2020 will always be remembered as a pandemic year — but in Southeast Alaska, it also will be noted as the year that Health Care became the largest private sector wage provider in the region.
Melani Schijvens is the director of Rain Coast Data, and the former director of the Southeast Conference. She prepares an annual report called “Southeast By The Numbers.”
Schijvens delivered the report to the Sitka Chamber of Commerce on Wednesday (10-6-21), and while much of the information — such as job loss in the visitor industry — was expected, this came as something of a surprise.
Health care in Southeast Alaska, especially in Sitka has just been really dominant as being sort of the most critical becoming the most critical part of our economy in 2020,” said Schijvens. “It sort of became our economic leader.”
Health care climbed past the seafood industry and tourism in 2020, but it wasn’t just the fact that those sectors had poor years.

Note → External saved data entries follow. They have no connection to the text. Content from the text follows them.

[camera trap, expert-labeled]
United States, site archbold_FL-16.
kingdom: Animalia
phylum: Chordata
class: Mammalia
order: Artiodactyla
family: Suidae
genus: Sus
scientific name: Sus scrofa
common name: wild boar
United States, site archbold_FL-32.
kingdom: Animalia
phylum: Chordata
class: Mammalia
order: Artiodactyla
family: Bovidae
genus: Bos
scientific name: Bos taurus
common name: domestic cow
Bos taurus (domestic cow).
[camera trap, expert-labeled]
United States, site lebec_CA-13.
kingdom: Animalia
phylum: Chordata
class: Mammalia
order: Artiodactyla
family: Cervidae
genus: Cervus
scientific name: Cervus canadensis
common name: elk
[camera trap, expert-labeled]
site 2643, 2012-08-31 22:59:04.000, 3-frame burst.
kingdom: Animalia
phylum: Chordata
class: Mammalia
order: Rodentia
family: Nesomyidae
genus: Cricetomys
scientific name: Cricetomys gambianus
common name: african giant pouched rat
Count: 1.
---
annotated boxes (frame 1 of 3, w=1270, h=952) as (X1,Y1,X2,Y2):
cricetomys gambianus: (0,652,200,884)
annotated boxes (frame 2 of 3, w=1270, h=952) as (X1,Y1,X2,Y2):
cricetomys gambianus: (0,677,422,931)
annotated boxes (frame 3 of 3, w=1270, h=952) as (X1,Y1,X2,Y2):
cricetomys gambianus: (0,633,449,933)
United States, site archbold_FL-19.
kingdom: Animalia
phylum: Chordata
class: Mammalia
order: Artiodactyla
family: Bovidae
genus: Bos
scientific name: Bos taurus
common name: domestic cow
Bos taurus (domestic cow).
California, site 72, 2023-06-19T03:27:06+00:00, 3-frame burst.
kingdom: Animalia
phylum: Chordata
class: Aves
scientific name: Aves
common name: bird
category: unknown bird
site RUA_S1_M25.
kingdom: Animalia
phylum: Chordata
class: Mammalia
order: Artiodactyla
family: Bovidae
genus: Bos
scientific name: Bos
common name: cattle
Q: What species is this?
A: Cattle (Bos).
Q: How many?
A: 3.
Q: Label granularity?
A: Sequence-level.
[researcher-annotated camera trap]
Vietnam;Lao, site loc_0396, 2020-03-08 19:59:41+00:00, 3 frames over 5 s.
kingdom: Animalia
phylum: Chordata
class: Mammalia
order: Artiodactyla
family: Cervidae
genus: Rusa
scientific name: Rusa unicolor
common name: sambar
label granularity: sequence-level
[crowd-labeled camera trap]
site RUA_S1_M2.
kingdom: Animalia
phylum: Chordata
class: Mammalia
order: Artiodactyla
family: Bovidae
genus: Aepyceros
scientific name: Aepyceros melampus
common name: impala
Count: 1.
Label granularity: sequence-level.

Schjivens says that the health care sector has been on a growth trend that has created a demand for workers, and increased the wages being paid to them.
“Even before the pandemic we didn’t have enough health care workers nationally,” said Schijvens. “And so what you see in Southeast Alaska and Alaska and other places in the US is this increase in in wages as we’re trying to attract and retain healthcare workers when there’s a lot of competition for a too small of a resource and so without wages go up in 2020. What we’re going to see with the pandemic, as we have healthcare worker burnout across the nation is even a smaller resource that we’re all going to be fighting for. So I expect to see wages to continue to go up in the healthcare sector.”
And it’s not just wages that’s driving growth. There’s also infrastructure.
“So in Juneau, we are building a $14 million dollar behavioral health building in Sitka, you just voted yesterday to, to make it a sale to SEARHC which is going to result in a $38 million, 25-bed critical care services building. In Wrangell SEARHC has recently built a new $30 million critical access hospital. And in Petersburg, they are assessing building a new $80 million hospital,” said Schijvens. “So we’re seeing real investments into healthcare infrastructure across the region, which is really important and valuable.”
Schijvens said that Southeast Alaska has had different private-sector leaders over the years, with timber at the top of the list in the 1990s, seafood in the 2000s, and tourism after that. But throughout the decades, all these private sector industries have lagged behind local, state, and federal government — which remain the top employers in the region.